4 thoughts on “Those Trypilians could show Egypt and Sumer a thing or two

  1. jas faulkner says:

    Those pieces are lovely!

    It’s interesting that the house is described on “fowl’s legs”. Did they ever mention Baba Yaga by name? (They look more like hooves to me, but why quibble?)

    Also , I am wondering if the Trypilians might have intended for the double goblet to be used once for a special event and then rendered useless as anything except a keepsake.

  2. kashicat says:

    Well, they exhibit itself never described the houses that way. (In fact, they wondered if they might be altars! Which was what started us on our mutual disgust with people always ascribing some religious, ritual person to an object they can’t find other explanations for.)

    It was MEC who thought of the old tale. So if there is any connection, the legs/stilts would possibly have mutated over time into fowl’s legs. And yet it’s interesting that there hasn’t seemed to have been instances of houses on stilts in that region, that I’ve ever heard of. So when you get an old tale like that, and you do actually find something portraying a house as being off the ground like that, you wonder if there could be some link.

    As to the goblet/binoculars — the information we read never seemed to suggest that they originally had bottoms that were then broken. It was because they seemed designed this way that there was such mystification about what they were used for. There were quite a number of them too.

  3. jas faulkner says:

    I hear ya wrt assumptions that an object might have been used for some ritual/religious purpose.

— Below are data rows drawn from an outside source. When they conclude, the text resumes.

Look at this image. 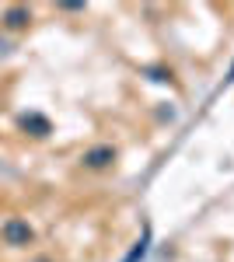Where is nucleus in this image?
I'll return each mask as SVG.
<instances>
[{"mask_svg": "<svg viewBox=\"0 0 234 262\" xmlns=\"http://www.w3.org/2000/svg\"><path fill=\"white\" fill-rule=\"evenodd\" d=\"M28 262H53L49 255H35V259H28Z\"/></svg>", "mask_w": 234, "mask_h": 262, "instance_id": "nucleus-6", "label": "nucleus"}, {"mask_svg": "<svg viewBox=\"0 0 234 262\" xmlns=\"http://www.w3.org/2000/svg\"><path fill=\"white\" fill-rule=\"evenodd\" d=\"M0 21H4V28H11V32H21V28H28V21H32V11H28V7H7Z\"/></svg>", "mask_w": 234, "mask_h": 262, "instance_id": "nucleus-3", "label": "nucleus"}, {"mask_svg": "<svg viewBox=\"0 0 234 262\" xmlns=\"http://www.w3.org/2000/svg\"><path fill=\"white\" fill-rule=\"evenodd\" d=\"M147 242H151V234H143V238L137 242V248H133V252H130L122 262H140V259H143V252H147Z\"/></svg>", "mask_w": 234, "mask_h": 262, "instance_id": "nucleus-5", "label": "nucleus"}, {"mask_svg": "<svg viewBox=\"0 0 234 262\" xmlns=\"http://www.w3.org/2000/svg\"><path fill=\"white\" fill-rule=\"evenodd\" d=\"M231 81H234V67H231Z\"/></svg>", "mask_w": 234, "mask_h": 262, "instance_id": "nucleus-7", "label": "nucleus"}, {"mask_svg": "<svg viewBox=\"0 0 234 262\" xmlns=\"http://www.w3.org/2000/svg\"><path fill=\"white\" fill-rule=\"evenodd\" d=\"M21 129H32V137H49V119L46 116H21Z\"/></svg>", "mask_w": 234, "mask_h": 262, "instance_id": "nucleus-4", "label": "nucleus"}, {"mask_svg": "<svg viewBox=\"0 0 234 262\" xmlns=\"http://www.w3.org/2000/svg\"><path fill=\"white\" fill-rule=\"evenodd\" d=\"M84 168H91V171H101V168H112L116 164V147H109V143H98V147H91L84 158Z\"/></svg>", "mask_w": 234, "mask_h": 262, "instance_id": "nucleus-2", "label": "nucleus"}, {"mask_svg": "<svg viewBox=\"0 0 234 262\" xmlns=\"http://www.w3.org/2000/svg\"><path fill=\"white\" fill-rule=\"evenodd\" d=\"M0 238H4V245H11V248H25V245L35 242V231H32L28 221L11 217V221H4V227H0Z\"/></svg>", "mask_w": 234, "mask_h": 262, "instance_id": "nucleus-1", "label": "nucleus"}]
</instances>
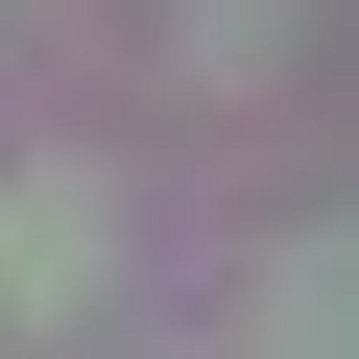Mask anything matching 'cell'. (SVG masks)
<instances>
[{
	"mask_svg": "<svg viewBox=\"0 0 359 359\" xmlns=\"http://www.w3.org/2000/svg\"><path fill=\"white\" fill-rule=\"evenodd\" d=\"M0 264H25V311H72V264H96V192H25V216H0Z\"/></svg>",
	"mask_w": 359,
	"mask_h": 359,
	"instance_id": "obj_1",
	"label": "cell"
},
{
	"mask_svg": "<svg viewBox=\"0 0 359 359\" xmlns=\"http://www.w3.org/2000/svg\"><path fill=\"white\" fill-rule=\"evenodd\" d=\"M287 335H311V359L359 335V240H311V264H287Z\"/></svg>",
	"mask_w": 359,
	"mask_h": 359,
	"instance_id": "obj_2",
	"label": "cell"
}]
</instances>
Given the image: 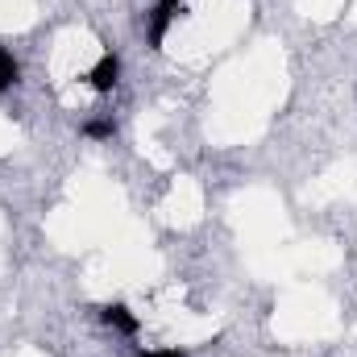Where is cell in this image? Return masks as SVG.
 <instances>
[{
    "mask_svg": "<svg viewBox=\"0 0 357 357\" xmlns=\"http://www.w3.org/2000/svg\"><path fill=\"white\" fill-rule=\"evenodd\" d=\"M142 357H187L183 349H150V354H142Z\"/></svg>",
    "mask_w": 357,
    "mask_h": 357,
    "instance_id": "6",
    "label": "cell"
},
{
    "mask_svg": "<svg viewBox=\"0 0 357 357\" xmlns=\"http://www.w3.org/2000/svg\"><path fill=\"white\" fill-rule=\"evenodd\" d=\"M112 133H116V125L108 116H96V121L84 125V137H91V142H112Z\"/></svg>",
    "mask_w": 357,
    "mask_h": 357,
    "instance_id": "5",
    "label": "cell"
},
{
    "mask_svg": "<svg viewBox=\"0 0 357 357\" xmlns=\"http://www.w3.org/2000/svg\"><path fill=\"white\" fill-rule=\"evenodd\" d=\"M100 320H104L108 328L125 333V337H137V328H142V320H137L125 303H108V307H100Z\"/></svg>",
    "mask_w": 357,
    "mask_h": 357,
    "instance_id": "3",
    "label": "cell"
},
{
    "mask_svg": "<svg viewBox=\"0 0 357 357\" xmlns=\"http://www.w3.org/2000/svg\"><path fill=\"white\" fill-rule=\"evenodd\" d=\"M17 75H21V67H17V59L0 46V91H8L13 84H17Z\"/></svg>",
    "mask_w": 357,
    "mask_h": 357,
    "instance_id": "4",
    "label": "cell"
},
{
    "mask_svg": "<svg viewBox=\"0 0 357 357\" xmlns=\"http://www.w3.org/2000/svg\"><path fill=\"white\" fill-rule=\"evenodd\" d=\"M178 8H183V0H158V4L150 8V25H146V33H150V46H154V50H162L167 29H171V21L178 17Z\"/></svg>",
    "mask_w": 357,
    "mask_h": 357,
    "instance_id": "1",
    "label": "cell"
},
{
    "mask_svg": "<svg viewBox=\"0 0 357 357\" xmlns=\"http://www.w3.org/2000/svg\"><path fill=\"white\" fill-rule=\"evenodd\" d=\"M88 84L96 91H112L116 84H121V59H116L112 50H104V54L96 59V67L88 71Z\"/></svg>",
    "mask_w": 357,
    "mask_h": 357,
    "instance_id": "2",
    "label": "cell"
}]
</instances>
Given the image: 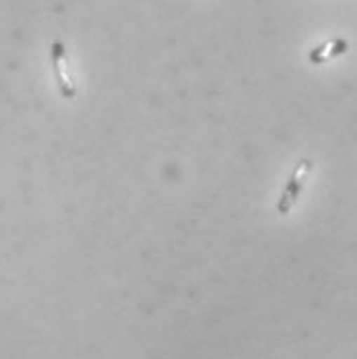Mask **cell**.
Here are the masks:
<instances>
[{"label": "cell", "mask_w": 357, "mask_h": 359, "mask_svg": "<svg viewBox=\"0 0 357 359\" xmlns=\"http://www.w3.org/2000/svg\"><path fill=\"white\" fill-rule=\"evenodd\" d=\"M347 50H349V41L343 39V37H337V39H330V41H324L321 46H316L308 54V58H310L312 65H324V62L335 60L337 56L345 54Z\"/></svg>", "instance_id": "3957f363"}, {"label": "cell", "mask_w": 357, "mask_h": 359, "mask_svg": "<svg viewBox=\"0 0 357 359\" xmlns=\"http://www.w3.org/2000/svg\"><path fill=\"white\" fill-rule=\"evenodd\" d=\"M312 172V161L310 159H299L297 165L293 168L291 176L287 180L285 188L279 196V203H277V213L279 215H287L291 213V209L297 205L299 196H302V190L308 182V176Z\"/></svg>", "instance_id": "6da1fadb"}, {"label": "cell", "mask_w": 357, "mask_h": 359, "mask_svg": "<svg viewBox=\"0 0 357 359\" xmlns=\"http://www.w3.org/2000/svg\"><path fill=\"white\" fill-rule=\"evenodd\" d=\"M52 69H54V79L58 85V91L65 100H72L76 95V85L72 81L71 69H69V56H67V46L62 41H54L52 50Z\"/></svg>", "instance_id": "7a4b0ae2"}]
</instances>
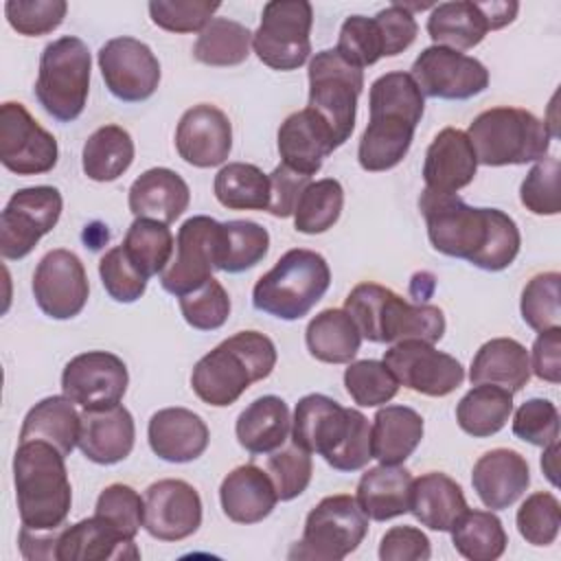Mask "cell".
Returning a JSON list of instances; mask_svg holds the SVG:
<instances>
[{
  "mask_svg": "<svg viewBox=\"0 0 561 561\" xmlns=\"http://www.w3.org/2000/svg\"><path fill=\"white\" fill-rule=\"evenodd\" d=\"M467 500L456 480L447 473L430 471L412 480L410 513L430 530L449 533L456 519L467 511Z\"/></svg>",
  "mask_w": 561,
  "mask_h": 561,
  "instance_id": "cell-32",
  "label": "cell"
},
{
  "mask_svg": "<svg viewBox=\"0 0 561 561\" xmlns=\"http://www.w3.org/2000/svg\"><path fill=\"white\" fill-rule=\"evenodd\" d=\"M175 149L184 162L197 169L224 164L232 149L230 118L210 103L193 105L178 123Z\"/></svg>",
  "mask_w": 561,
  "mask_h": 561,
  "instance_id": "cell-22",
  "label": "cell"
},
{
  "mask_svg": "<svg viewBox=\"0 0 561 561\" xmlns=\"http://www.w3.org/2000/svg\"><path fill=\"white\" fill-rule=\"evenodd\" d=\"M419 210L432 248L445 256L465 259L484 272H502L519 254V228L504 210L476 208L458 195L427 188L419 197Z\"/></svg>",
  "mask_w": 561,
  "mask_h": 561,
  "instance_id": "cell-1",
  "label": "cell"
},
{
  "mask_svg": "<svg viewBox=\"0 0 561 561\" xmlns=\"http://www.w3.org/2000/svg\"><path fill=\"white\" fill-rule=\"evenodd\" d=\"M180 311L188 327L197 331H215L230 316V298L217 278H208L197 289L180 296Z\"/></svg>",
  "mask_w": 561,
  "mask_h": 561,
  "instance_id": "cell-50",
  "label": "cell"
},
{
  "mask_svg": "<svg viewBox=\"0 0 561 561\" xmlns=\"http://www.w3.org/2000/svg\"><path fill=\"white\" fill-rule=\"evenodd\" d=\"M270 250L267 230L250 219H232L221 224V250L217 270L228 274L245 272L259 265Z\"/></svg>",
  "mask_w": 561,
  "mask_h": 561,
  "instance_id": "cell-45",
  "label": "cell"
},
{
  "mask_svg": "<svg viewBox=\"0 0 561 561\" xmlns=\"http://www.w3.org/2000/svg\"><path fill=\"white\" fill-rule=\"evenodd\" d=\"M252 31L228 18H213L193 44V57L206 66H239L248 59Z\"/></svg>",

    A side note here: I would love to see a clearer separation of religion and ritual when it comes to describing cultural events. Tambiah and others have managed to create clearer definitions of magical thinking that separates religious behaviors from those that have their origins in secular intent. (Yikes! Nearly used the words “sacred” and “profane”. That’s a whole ‘nother set of concepts that need linguistic retooling.)It would be nice to see the concept of ritual rethought so that the assumption is not always one of religious intent.

    Of course, I could be reinventing the wheel here and am. Boas argued that art for its own sake was not something attributable only to “advanced” cultures. Time to reread Victor Turner and see what he has to say.